MG Car Repair: steering rack lubing, chassis lube, vent holes


Question
The manual states; apply the grease gun filled with oil(S.A.E 90 gear oil) to the nipple on the steering rack and give it 10 strokes only. Not having a gun that holds 90 oil,I have been using a grease gun filled with chassis lube grease and pumping it 10 times. Is this wrong?
                      Al

Answer
Hi Al,
Yes, it is wrong as chassis grease is too thick, especially in cold weather. It is suppose to be 90w oil. The chassis grease will only lube the area that the grease went in at and will starve the rest of the rack for lube. A standard oil gun with a pump trigger was all you needed and just remove the screw and put a small piece of rubber hose over the end of the nose of the oil gun and place the tip of the oil gun into the hole and hold the hose tight against the rack and operate the trigger pump of the oil gun. That's what we did and it worked well.

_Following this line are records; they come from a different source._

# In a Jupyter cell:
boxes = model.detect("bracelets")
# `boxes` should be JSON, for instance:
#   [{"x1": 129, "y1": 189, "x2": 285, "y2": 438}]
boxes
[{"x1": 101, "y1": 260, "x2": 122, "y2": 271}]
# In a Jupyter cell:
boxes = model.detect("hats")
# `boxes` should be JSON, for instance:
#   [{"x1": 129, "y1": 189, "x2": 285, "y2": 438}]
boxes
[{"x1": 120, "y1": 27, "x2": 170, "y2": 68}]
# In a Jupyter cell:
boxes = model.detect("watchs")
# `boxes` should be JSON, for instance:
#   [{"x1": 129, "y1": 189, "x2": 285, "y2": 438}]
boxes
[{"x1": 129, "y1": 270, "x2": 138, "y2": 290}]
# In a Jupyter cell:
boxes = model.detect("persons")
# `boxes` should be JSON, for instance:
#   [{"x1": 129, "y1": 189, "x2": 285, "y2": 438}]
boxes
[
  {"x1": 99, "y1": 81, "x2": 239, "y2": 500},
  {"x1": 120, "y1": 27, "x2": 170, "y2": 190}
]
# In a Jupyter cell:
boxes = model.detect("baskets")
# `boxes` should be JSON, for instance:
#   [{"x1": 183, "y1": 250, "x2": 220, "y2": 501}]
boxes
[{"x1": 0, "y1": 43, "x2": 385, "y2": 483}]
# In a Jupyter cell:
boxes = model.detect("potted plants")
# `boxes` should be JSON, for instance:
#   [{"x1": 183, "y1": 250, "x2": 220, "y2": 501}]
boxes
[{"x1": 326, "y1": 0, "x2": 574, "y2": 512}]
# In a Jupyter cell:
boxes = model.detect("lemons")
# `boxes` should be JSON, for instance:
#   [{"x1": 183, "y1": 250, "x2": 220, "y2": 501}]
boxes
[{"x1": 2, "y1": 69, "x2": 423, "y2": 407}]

I worked in several MG dealerships back then and never seen the pump that BMC and BLM talked about. They may have them in England but I never seen one in the US.

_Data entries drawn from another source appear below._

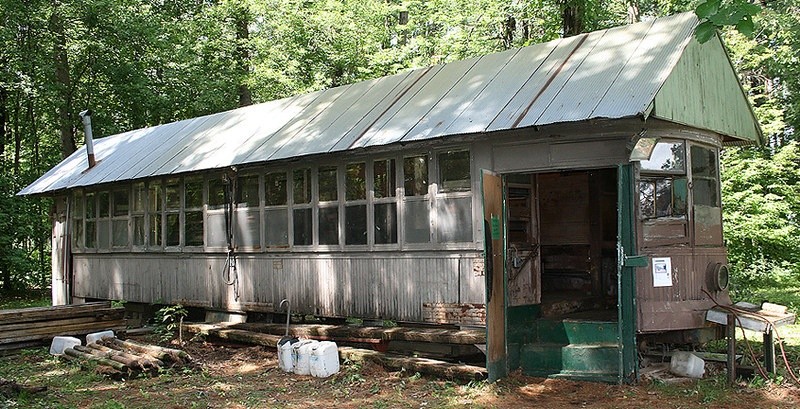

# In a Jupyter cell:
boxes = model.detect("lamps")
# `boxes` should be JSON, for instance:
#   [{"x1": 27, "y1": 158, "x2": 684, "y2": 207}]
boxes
[{"x1": 231, "y1": 165, "x2": 239, "y2": 172}]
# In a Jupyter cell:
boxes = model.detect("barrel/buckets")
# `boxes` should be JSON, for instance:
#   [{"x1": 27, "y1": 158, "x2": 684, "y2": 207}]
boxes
[
  {"x1": 87, "y1": 330, "x2": 117, "y2": 345},
  {"x1": 49, "y1": 336, "x2": 82, "y2": 356},
  {"x1": 662, "y1": 351, "x2": 705, "y2": 378},
  {"x1": 277, "y1": 338, "x2": 340, "y2": 378}
]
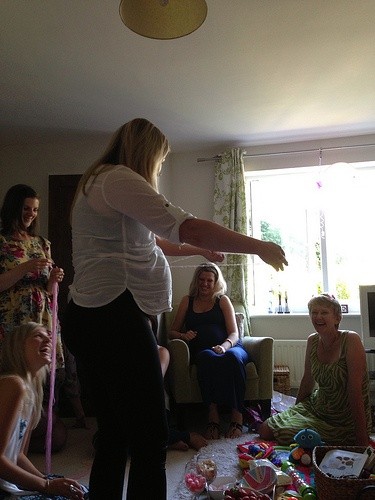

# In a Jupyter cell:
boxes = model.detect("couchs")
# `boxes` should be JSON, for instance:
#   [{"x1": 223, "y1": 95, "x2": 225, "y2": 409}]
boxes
[{"x1": 164, "y1": 298, "x2": 274, "y2": 429}]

You need to get some oil in the rack if you have pumped grease in it. Put some 70w to 90w oil in it so the rest of the rack gets some lube. If you put too much in, it can't hurt anything except leak out into the boots and if the vent holes were placed correctly the excess will just leak later on. The only thing it can do is spot your driveway and if you are worried about that you have no business with an MG as they all leak oil. Everyone who loves MGs, learns to accept it and love the spots too.